Understandably, this quickly becomes mortifying and potentially dangerous to her life and career, as she is nearly whisked away by a bus, interrupts a board meeting, and virtually destroys an entire restaurant by faking elaborate routines.
When she is informed that she will need the original practitioner to reverse the curse, a desperate hunt for Ueda begins. But, as a traveling showman, he’s long gone, however, with the help of his disgruntled former assistant Chai (the hilarious Yu Yashiro) and ramshackle private investigator Yoshio Watanabe (Tsuyoshi Muro), Shizuka follows his path. track to the north.
What follows is a delicious road movie musical filled with memorable moments and quirky characters. Our trio find themselves caught in the middle of a gang war (and forced to dance to get by) and meet an abandoned street musician (a stage thief Chai) who has a cake knife – and a grudge. Along the way, we learn about the trauma (familiar to viewers of this year’s television comedy We Are Lady Parts) that apparently kept Shizuka away from lifelong musicals and became more and more invested in the search for the elusive Ueda.
Having made a career out of underdog stories (his 2001 comedy Waterboys became a television series that spanned three seasons), the seething story of writer-director Shinobu Yaguchi is a delightful and heartwarming film that surprisingly lingers long after the credits roll.
I saw this for the first time at the Macau International Film Festival in December 2019 and since then I have been looking for an opportunity to share it with my fellow Kiwis. It’s now available to stream for the next few days, free of charge, as part of a “sneak peek” for next year’s Japanese online film festival. If you’re a fan of Asian cinema, musicals, or just need a boost, this is the perfect weekend getaway.

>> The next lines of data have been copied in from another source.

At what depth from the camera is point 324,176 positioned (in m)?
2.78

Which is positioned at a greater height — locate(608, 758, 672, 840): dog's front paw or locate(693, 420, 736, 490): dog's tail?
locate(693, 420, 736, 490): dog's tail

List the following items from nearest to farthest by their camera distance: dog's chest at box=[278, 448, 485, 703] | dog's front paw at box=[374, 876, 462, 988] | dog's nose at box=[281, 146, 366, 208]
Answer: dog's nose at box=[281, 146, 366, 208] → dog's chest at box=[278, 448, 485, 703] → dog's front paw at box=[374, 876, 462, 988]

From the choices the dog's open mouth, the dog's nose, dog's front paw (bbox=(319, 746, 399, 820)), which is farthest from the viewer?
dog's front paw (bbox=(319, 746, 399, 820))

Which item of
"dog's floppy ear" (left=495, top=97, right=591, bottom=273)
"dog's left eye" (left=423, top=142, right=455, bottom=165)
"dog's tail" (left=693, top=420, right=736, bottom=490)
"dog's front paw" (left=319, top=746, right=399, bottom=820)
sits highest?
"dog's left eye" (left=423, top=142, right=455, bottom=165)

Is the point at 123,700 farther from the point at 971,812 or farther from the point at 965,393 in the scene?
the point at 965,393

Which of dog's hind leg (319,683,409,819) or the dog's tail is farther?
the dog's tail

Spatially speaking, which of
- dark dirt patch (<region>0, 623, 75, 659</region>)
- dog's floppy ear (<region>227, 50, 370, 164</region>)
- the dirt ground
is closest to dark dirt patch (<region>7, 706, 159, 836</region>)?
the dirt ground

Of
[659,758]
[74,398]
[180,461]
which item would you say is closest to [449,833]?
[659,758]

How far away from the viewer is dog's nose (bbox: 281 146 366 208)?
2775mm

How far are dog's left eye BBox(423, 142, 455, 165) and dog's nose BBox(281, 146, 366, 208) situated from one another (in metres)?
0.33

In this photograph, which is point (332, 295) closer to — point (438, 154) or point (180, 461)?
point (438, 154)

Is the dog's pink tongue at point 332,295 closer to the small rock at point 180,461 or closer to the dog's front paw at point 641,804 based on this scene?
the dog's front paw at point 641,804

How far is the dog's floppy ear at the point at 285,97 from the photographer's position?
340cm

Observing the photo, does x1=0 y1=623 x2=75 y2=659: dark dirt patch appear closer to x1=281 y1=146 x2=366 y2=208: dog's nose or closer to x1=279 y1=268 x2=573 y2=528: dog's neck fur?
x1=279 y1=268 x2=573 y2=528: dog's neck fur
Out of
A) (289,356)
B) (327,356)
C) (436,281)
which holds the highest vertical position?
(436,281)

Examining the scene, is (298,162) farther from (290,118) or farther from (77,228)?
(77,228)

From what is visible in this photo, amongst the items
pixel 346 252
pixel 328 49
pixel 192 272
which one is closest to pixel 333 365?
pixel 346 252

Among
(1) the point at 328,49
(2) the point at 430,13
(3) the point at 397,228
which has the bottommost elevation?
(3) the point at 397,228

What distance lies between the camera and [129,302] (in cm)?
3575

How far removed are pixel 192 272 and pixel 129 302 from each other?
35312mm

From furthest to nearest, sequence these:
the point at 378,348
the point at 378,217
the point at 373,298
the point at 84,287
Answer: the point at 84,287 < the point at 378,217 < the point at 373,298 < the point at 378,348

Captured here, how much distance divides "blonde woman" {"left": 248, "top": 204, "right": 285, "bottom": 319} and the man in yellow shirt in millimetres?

Radiant with charisma and grace, Miyoshi is an impressive physical artist (she apparently took 250 hours of dance lessons to prepare for the role) who also possesses excellent comedic timing, the finely choreographed numbers are a hoot and the songs eclectic. , many of them The ‘Eternal’ Japanese tunes of the 1970s and 1980s contain plenty of killer delicacies.
Offering a view of modern Japan – and Japanese cinema – not often seen, take this rare opportunity and Dance with Me while you can.
With romantic dramas Little nights, Little love and The Grand Passage, animated short Gox, the little fox and documentary Tora-san in Goto, Dance with Me is available to stream from the Japanese Film Festival Online until 8:59 p.m. on Monday, November 22 evening.